The deterministic case

I’ll recall quickly the setup for a PAC bound. We assume we have some hypothesis space \(\mathcal{H}\), data \(\mathcal{D}\), and algorithm \(\mathcal{A} : \mathcal{P}(\mathcal{D}) \rightarrow \mathcal{H}\) which takes as input some subset of our training data and outputs a hypothesis function. We then want to say that, given a sufficient number of training samples, a hypothesis that matches the training data will with high probability attain low error on the data it hasn’t seen yet. The error on the data the algorithm sees is called the empirical risk and is denoted \(\hat{r}_S(h).\) The true risk is the expected error over the entire dataset, and is denoted \(r(h)\). This setup can be formalized in a number of ways (e.g. depending on whether the hypothesis is assumed to attain zero training loss), but they typically look something like this: given error parameters, \(\epsilon\) and \(\delta\), along with sample size \(|S| > m(\delta, \epsilon)\), then with probability \(1 - \delta\):

\(\forall h \quad |r(h) - \hat{r}_S(h)| \leq \epsilon\)

A simple example of a bound that looks like this is called the Occam bound. This bound assumes we have some prefix coding of our countable set of hypotheses. We use the notation \(|h|\) to describe the length of the encoding for the hypothesis \(h\). We assume that our loss function is the zero-one loss function \(L_{01}\), defined as follows.

\(L_{01}(h) \equiv P_{x,y \sim \mathcal{D}}[h(x) \neq y]\).

We then get the bound that given \(N\) samples from our dataset, with probability at least \(1 - \delta\) we will have

\(\forall h \in \mathcal{H}, L_{01}(h) \leq \hat{L_{01}}(h) + \sqrt{\frac{(\ln 2)|h| + \ln \frac{1}{\delta}}{2N}}\)

The proof of this is (compared to a lot of generalization bounds) relatively simple: you need a Chernoff bound on the sample mean of iid random variables that looks like this: \(P(\mathbb{E}(X) > \sum X_i/N + \epsilon) \leq e^{2N\epsilon^2}\), the union bound (i.e. \(P(A \lor B) \leq P(A) + P(B)\)), and Kraft’s inequality, which says that the prefix coding defines a distribution that sums to 1 over all hypotheses. I’ll leave it as an exercise because the Bayesian approach below is (in my opinion) much cooler.

Let’s go bayesian

The above discussion assumes a deterministic output, but what we’re really interested in is probabilistic methods. In particular, we’ll be looking at Gibbs classifiers.
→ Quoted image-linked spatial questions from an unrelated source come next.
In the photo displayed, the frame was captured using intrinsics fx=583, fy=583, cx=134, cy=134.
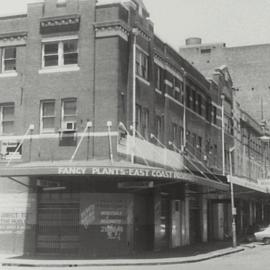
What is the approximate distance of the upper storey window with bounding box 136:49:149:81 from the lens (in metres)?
32.9

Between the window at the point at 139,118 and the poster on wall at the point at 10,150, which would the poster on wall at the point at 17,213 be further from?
the window at the point at 139,118

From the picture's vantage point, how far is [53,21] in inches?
1230

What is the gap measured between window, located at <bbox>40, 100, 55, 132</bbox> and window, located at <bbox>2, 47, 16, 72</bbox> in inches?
116

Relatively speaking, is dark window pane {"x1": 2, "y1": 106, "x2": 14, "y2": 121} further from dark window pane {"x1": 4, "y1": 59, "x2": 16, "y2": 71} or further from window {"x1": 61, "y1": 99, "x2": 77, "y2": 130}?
window {"x1": 61, "y1": 99, "x2": 77, "y2": 130}

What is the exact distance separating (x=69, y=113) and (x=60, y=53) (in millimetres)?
3290

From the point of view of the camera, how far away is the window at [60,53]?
31156 mm

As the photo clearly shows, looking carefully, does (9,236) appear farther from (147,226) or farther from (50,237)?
(147,226)

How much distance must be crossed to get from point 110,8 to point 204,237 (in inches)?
793

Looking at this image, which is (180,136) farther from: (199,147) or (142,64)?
(142,64)

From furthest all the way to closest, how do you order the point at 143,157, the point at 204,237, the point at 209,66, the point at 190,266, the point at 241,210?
the point at 209,66 < the point at 241,210 < the point at 204,237 < the point at 143,157 < the point at 190,266

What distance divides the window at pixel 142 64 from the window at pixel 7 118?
24.0ft

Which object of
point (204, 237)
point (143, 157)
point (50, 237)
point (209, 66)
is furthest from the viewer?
point (209, 66)

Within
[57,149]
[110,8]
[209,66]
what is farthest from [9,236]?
[209,66]

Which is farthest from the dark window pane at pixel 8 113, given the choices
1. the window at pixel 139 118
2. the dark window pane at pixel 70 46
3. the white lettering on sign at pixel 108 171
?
the white lettering on sign at pixel 108 171
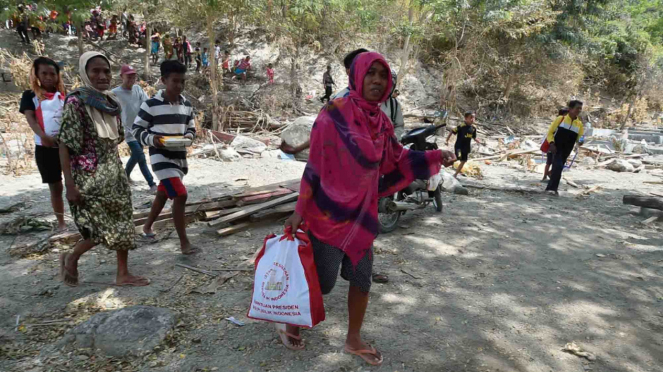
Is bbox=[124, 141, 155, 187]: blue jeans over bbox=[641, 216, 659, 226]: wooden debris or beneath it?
over

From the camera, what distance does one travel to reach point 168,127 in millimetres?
3635

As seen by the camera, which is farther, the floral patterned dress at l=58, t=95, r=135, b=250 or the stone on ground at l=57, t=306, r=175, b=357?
the floral patterned dress at l=58, t=95, r=135, b=250

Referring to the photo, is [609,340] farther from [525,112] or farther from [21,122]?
[525,112]

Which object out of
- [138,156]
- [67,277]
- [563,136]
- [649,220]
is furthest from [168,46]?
[649,220]

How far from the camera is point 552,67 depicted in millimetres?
19953

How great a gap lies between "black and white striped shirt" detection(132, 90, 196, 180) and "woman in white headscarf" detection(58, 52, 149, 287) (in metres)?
0.48

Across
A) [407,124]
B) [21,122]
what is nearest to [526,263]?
[21,122]

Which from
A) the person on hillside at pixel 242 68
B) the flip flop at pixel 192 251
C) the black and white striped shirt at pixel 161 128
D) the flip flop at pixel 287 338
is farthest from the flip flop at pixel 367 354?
the person on hillside at pixel 242 68

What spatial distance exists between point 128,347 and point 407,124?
50.5 feet

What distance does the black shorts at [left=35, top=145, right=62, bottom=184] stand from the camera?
391 centimetres

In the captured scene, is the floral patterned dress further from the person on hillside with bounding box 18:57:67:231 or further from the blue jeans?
the blue jeans

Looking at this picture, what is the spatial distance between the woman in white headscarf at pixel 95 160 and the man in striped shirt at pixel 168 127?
478 mm

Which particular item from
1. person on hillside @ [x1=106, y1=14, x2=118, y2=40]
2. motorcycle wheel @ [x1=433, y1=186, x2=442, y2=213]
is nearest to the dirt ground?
motorcycle wheel @ [x1=433, y1=186, x2=442, y2=213]

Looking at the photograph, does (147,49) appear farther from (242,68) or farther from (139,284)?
(139,284)
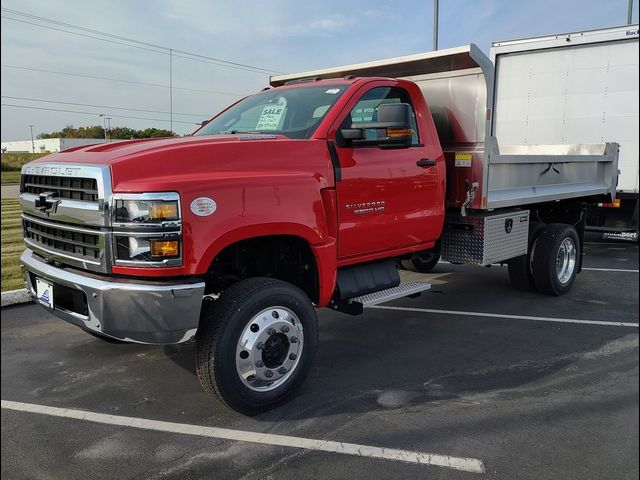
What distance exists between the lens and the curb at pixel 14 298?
622 cm

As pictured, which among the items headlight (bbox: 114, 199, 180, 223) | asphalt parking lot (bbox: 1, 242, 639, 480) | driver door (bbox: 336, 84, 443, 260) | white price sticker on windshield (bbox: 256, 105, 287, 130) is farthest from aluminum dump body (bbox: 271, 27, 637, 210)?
headlight (bbox: 114, 199, 180, 223)

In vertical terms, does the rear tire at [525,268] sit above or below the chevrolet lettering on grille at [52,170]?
below

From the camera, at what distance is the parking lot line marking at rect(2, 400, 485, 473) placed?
3.03m

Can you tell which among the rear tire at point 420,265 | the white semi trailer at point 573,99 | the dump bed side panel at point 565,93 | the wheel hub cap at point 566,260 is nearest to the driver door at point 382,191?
the wheel hub cap at point 566,260

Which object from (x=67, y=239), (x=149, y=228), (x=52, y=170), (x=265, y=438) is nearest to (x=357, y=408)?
(x=265, y=438)

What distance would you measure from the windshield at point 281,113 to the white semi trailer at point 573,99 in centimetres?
589

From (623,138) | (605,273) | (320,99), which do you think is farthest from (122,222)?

A Gibbs classifier assumes that you have a distribution over possible hypotheses, and its output for a given input is sampled from this distribution. Notice that in the Occam bound, we can interpret \(|h|\) as defining a probability distribution over hypotheses given by \(p(h) = \frac{1}{2^{|h|}}\). We could obtain a Gibbs classifier from this distribution by sampling hypotheses according to their probability given by their compression length. McAllester’s theorem gives a bound for the true risk of any Gibbs classifier based on its empirical risk attained on a sample. The version of the theorem and following proof is taken from a tutorial by Seeger that I link to at the end of this post.

Theorem (McAllester, 1999): Let \(Q\) be a probability distribution over a hypothesis space \(\mathcal{H}\). Let \(l(c, x)\) be a loss function with \(l = \mathbb{E}_{x \sim \mathcal{D}} l(c, x)\), and \(\phi: \mathbb{R} \times \mathbb{R} \rightarrow \mathbb{R}\) such that \(\phi(q,l)\) is convex in \(q\) and \(l\), and nondecreasing in \(|q - l|\). Let \(\mathcal{D}\) be our input dataset. \(\phi\) is essentially some function describing how far our empirical risk is from its true value. We also need the distribution of \(\phi(\hat{l}, l)\) to satisfy a large deviation bound. Assume that \(l\) and \(\mathcal{D}\) are such that there exist constants \(C, \beta\) with \(P(\hat{l} \geq q) \leq C\exp(-\beta \phi(q, l))\) for \(q > l\) (and similarly for \(q < l\)). In most probabilistic bounds, \(\beta\) will be the number of samples we’ve seen so far or closely related to this number, and so the bound will use a different letter like \(m\) or \(N\).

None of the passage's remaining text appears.